A ottobre il Consiglio di Stato aveva accolto il ricorso presentato dalle associazioni che avevano chiesto la sospensiva della delibera della giunta comunale che a marzo aveva approvato il progetto esecutivo e chiesto il giudizio di merito del Tar. Il cantiere non era quindi partito, nonostante l’aggiudicazione dell’appalto all’impresa Sam di Cherasco, in attesa del pronunciamento del Tar che è stato comunicato ufficialmente oggi (giovedì 22 gennaio).
Il Tribunale Amministrativo Regionale ha dichiarato inammissibile il ricorso e ha ritenuto corretto l’iter seguito dall’amministrazione comunale. La sentenza evidenzia che le contestazioni avrebbero dovuto essere rivolte al progetto di fattibilità tecnico-economica, approvato dal Comune nell’agosto 2024 e non al successivo progetto esecutivo. In quel progetto di fattibilità tecnico economica erano infatti già chiaramente definite le scelte fondamentali dell’intervento, compresa la riorganizzazione del verde.
Il Tribunale ha sottolineato che, in base al Codice dei contratti pubblici vigente, il progetto di fattibilità tecnico-economica individua in modo completo le caratteristiche essenziali dell’opera, e che il progetto esecutivo non può discostarsi da tali caratteristiche: il progetto esecutivo approvato nel 2025 ha legittimamente confermato le originarie scelte urbanistico-edilizie compiute dal Comune nel Progetto già approvato nel 2024.
“Abbiamo letto oggi la sentenza che ci rincuora perché non mette in discussione la correttezza dell’agire dell’Amministrazione.
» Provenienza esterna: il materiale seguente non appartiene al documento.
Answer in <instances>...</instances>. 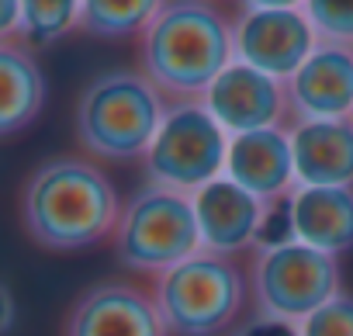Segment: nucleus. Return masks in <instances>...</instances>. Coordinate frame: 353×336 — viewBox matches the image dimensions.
Listing matches in <instances>:
<instances>
[{"mask_svg":"<svg viewBox=\"0 0 353 336\" xmlns=\"http://www.w3.org/2000/svg\"><path fill=\"white\" fill-rule=\"evenodd\" d=\"M229 132L208 111L205 101L170 104L166 118L142 159L145 184L198 195L205 184L225 174Z\"/></svg>","mask_w":353,"mask_h":336,"instance_id":"nucleus-7","label":"nucleus"},{"mask_svg":"<svg viewBox=\"0 0 353 336\" xmlns=\"http://www.w3.org/2000/svg\"><path fill=\"white\" fill-rule=\"evenodd\" d=\"M0 305H4V322H0V329L11 333V326H14V295H11L8 284H4V291H0Z\"/></svg>","mask_w":353,"mask_h":336,"instance_id":"nucleus-23","label":"nucleus"},{"mask_svg":"<svg viewBox=\"0 0 353 336\" xmlns=\"http://www.w3.org/2000/svg\"><path fill=\"white\" fill-rule=\"evenodd\" d=\"M21 32V0H0V42H18Z\"/></svg>","mask_w":353,"mask_h":336,"instance_id":"nucleus-22","label":"nucleus"},{"mask_svg":"<svg viewBox=\"0 0 353 336\" xmlns=\"http://www.w3.org/2000/svg\"><path fill=\"white\" fill-rule=\"evenodd\" d=\"M232 336H298V329H294V322H281V319H263V315H256L253 322L239 326Z\"/></svg>","mask_w":353,"mask_h":336,"instance_id":"nucleus-21","label":"nucleus"},{"mask_svg":"<svg viewBox=\"0 0 353 336\" xmlns=\"http://www.w3.org/2000/svg\"><path fill=\"white\" fill-rule=\"evenodd\" d=\"M319 35V42L353 46V0H305L301 8Z\"/></svg>","mask_w":353,"mask_h":336,"instance_id":"nucleus-19","label":"nucleus"},{"mask_svg":"<svg viewBox=\"0 0 353 336\" xmlns=\"http://www.w3.org/2000/svg\"><path fill=\"white\" fill-rule=\"evenodd\" d=\"M274 201H260L253 191L236 184L232 177H215L194 195V212L201 226V243L212 253L236 257L243 250H256L267 229Z\"/></svg>","mask_w":353,"mask_h":336,"instance_id":"nucleus-11","label":"nucleus"},{"mask_svg":"<svg viewBox=\"0 0 353 336\" xmlns=\"http://www.w3.org/2000/svg\"><path fill=\"white\" fill-rule=\"evenodd\" d=\"M0 80H4V101H0V135H14L28 128L46 104V77L21 42H0Z\"/></svg>","mask_w":353,"mask_h":336,"instance_id":"nucleus-16","label":"nucleus"},{"mask_svg":"<svg viewBox=\"0 0 353 336\" xmlns=\"http://www.w3.org/2000/svg\"><path fill=\"white\" fill-rule=\"evenodd\" d=\"M166 108L170 104L142 70L97 73L77 97V146L97 163H142Z\"/></svg>","mask_w":353,"mask_h":336,"instance_id":"nucleus-3","label":"nucleus"},{"mask_svg":"<svg viewBox=\"0 0 353 336\" xmlns=\"http://www.w3.org/2000/svg\"><path fill=\"white\" fill-rule=\"evenodd\" d=\"M63 336H170L152 291L132 281H97L83 288L66 319Z\"/></svg>","mask_w":353,"mask_h":336,"instance_id":"nucleus-9","label":"nucleus"},{"mask_svg":"<svg viewBox=\"0 0 353 336\" xmlns=\"http://www.w3.org/2000/svg\"><path fill=\"white\" fill-rule=\"evenodd\" d=\"M250 295L256 315L301 322L339 295V260L301 239H274L253 250Z\"/></svg>","mask_w":353,"mask_h":336,"instance_id":"nucleus-6","label":"nucleus"},{"mask_svg":"<svg viewBox=\"0 0 353 336\" xmlns=\"http://www.w3.org/2000/svg\"><path fill=\"white\" fill-rule=\"evenodd\" d=\"M294 177L305 188H353V115L308 118L291 128Z\"/></svg>","mask_w":353,"mask_h":336,"instance_id":"nucleus-14","label":"nucleus"},{"mask_svg":"<svg viewBox=\"0 0 353 336\" xmlns=\"http://www.w3.org/2000/svg\"><path fill=\"white\" fill-rule=\"evenodd\" d=\"M111 246L118 264L135 274H159L194 257L205 250L194 195L145 184L121 205Z\"/></svg>","mask_w":353,"mask_h":336,"instance_id":"nucleus-5","label":"nucleus"},{"mask_svg":"<svg viewBox=\"0 0 353 336\" xmlns=\"http://www.w3.org/2000/svg\"><path fill=\"white\" fill-rule=\"evenodd\" d=\"M291 104V125L308 118H350L353 115V46L319 42L301 70L284 83Z\"/></svg>","mask_w":353,"mask_h":336,"instance_id":"nucleus-12","label":"nucleus"},{"mask_svg":"<svg viewBox=\"0 0 353 336\" xmlns=\"http://www.w3.org/2000/svg\"><path fill=\"white\" fill-rule=\"evenodd\" d=\"M80 8L83 0H21L18 42L28 46L32 52L59 42L63 35L80 28Z\"/></svg>","mask_w":353,"mask_h":336,"instance_id":"nucleus-18","label":"nucleus"},{"mask_svg":"<svg viewBox=\"0 0 353 336\" xmlns=\"http://www.w3.org/2000/svg\"><path fill=\"white\" fill-rule=\"evenodd\" d=\"M298 336H353V295L339 291L322 308L294 322Z\"/></svg>","mask_w":353,"mask_h":336,"instance_id":"nucleus-20","label":"nucleus"},{"mask_svg":"<svg viewBox=\"0 0 353 336\" xmlns=\"http://www.w3.org/2000/svg\"><path fill=\"white\" fill-rule=\"evenodd\" d=\"M121 201L90 156H49L21 188V229L46 253H80L114 236Z\"/></svg>","mask_w":353,"mask_h":336,"instance_id":"nucleus-1","label":"nucleus"},{"mask_svg":"<svg viewBox=\"0 0 353 336\" xmlns=\"http://www.w3.org/2000/svg\"><path fill=\"white\" fill-rule=\"evenodd\" d=\"M208 111L229 135L256 128H291V104L284 80L232 59L205 94Z\"/></svg>","mask_w":353,"mask_h":336,"instance_id":"nucleus-10","label":"nucleus"},{"mask_svg":"<svg viewBox=\"0 0 353 336\" xmlns=\"http://www.w3.org/2000/svg\"><path fill=\"white\" fill-rule=\"evenodd\" d=\"M152 302L170 336H219L246 302V277L232 257L198 250L194 257L152 274Z\"/></svg>","mask_w":353,"mask_h":336,"instance_id":"nucleus-4","label":"nucleus"},{"mask_svg":"<svg viewBox=\"0 0 353 336\" xmlns=\"http://www.w3.org/2000/svg\"><path fill=\"white\" fill-rule=\"evenodd\" d=\"M225 177L253 191L260 201H284L298 188L294 149L288 128H256L229 139Z\"/></svg>","mask_w":353,"mask_h":336,"instance_id":"nucleus-13","label":"nucleus"},{"mask_svg":"<svg viewBox=\"0 0 353 336\" xmlns=\"http://www.w3.org/2000/svg\"><path fill=\"white\" fill-rule=\"evenodd\" d=\"M239 8H305V0H239Z\"/></svg>","mask_w":353,"mask_h":336,"instance_id":"nucleus-24","label":"nucleus"},{"mask_svg":"<svg viewBox=\"0 0 353 336\" xmlns=\"http://www.w3.org/2000/svg\"><path fill=\"white\" fill-rule=\"evenodd\" d=\"M232 59V18L215 0H166L139 35V70L166 104L205 101Z\"/></svg>","mask_w":353,"mask_h":336,"instance_id":"nucleus-2","label":"nucleus"},{"mask_svg":"<svg viewBox=\"0 0 353 336\" xmlns=\"http://www.w3.org/2000/svg\"><path fill=\"white\" fill-rule=\"evenodd\" d=\"M319 35L301 8H239L232 18V52L239 63L291 80L315 52Z\"/></svg>","mask_w":353,"mask_h":336,"instance_id":"nucleus-8","label":"nucleus"},{"mask_svg":"<svg viewBox=\"0 0 353 336\" xmlns=\"http://www.w3.org/2000/svg\"><path fill=\"white\" fill-rule=\"evenodd\" d=\"M288 233L322 253L353 250V188H305L288 198Z\"/></svg>","mask_w":353,"mask_h":336,"instance_id":"nucleus-15","label":"nucleus"},{"mask_svg":"<svg viewBox=\"0 0 353 336\" xmlns=\"http://www.w3.org/2000/svg\"><path fill=\"white\" fill-rule=\"evenodd\" d=\"M163 4L166 0H83L77 32L101 42L139 39L149 28V21L163 11Z\"/></svg>","mask_w":353,"mask_h":336,"instance_id":"nucleus-17","label":"nucleus"}]
</instances>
Non è solo una vittoria legale, ma è la conferma della trasparenza e correttezza di un iter che mette al centro il bene comune e il miglioramento di uno spazio pubblico” ha commentato la sindaca Patriziza Manassero.
Un nuovo stop per le associazioni che da sempre si battono contro il progetto ma che hanno già annunciato un nuovo ricorso al Consiglio di Stato. Dopo che il Tribunale Civile di Cuneo aveva rigettato una prima istanza per Difetto di giurisdizione del giudice ordinario”, a luglio 2025 il Tribunale amministrativo regionale del Piemonte aveva respinto il ricorso di Legambiente nazionale, Federazione nazionale Pro Natura, sezioni Pro Natura di Cuneo e Piemonte, associazione “Di piazza in piazza” e di un gruppo di cittadini contro il taglio degli alberi.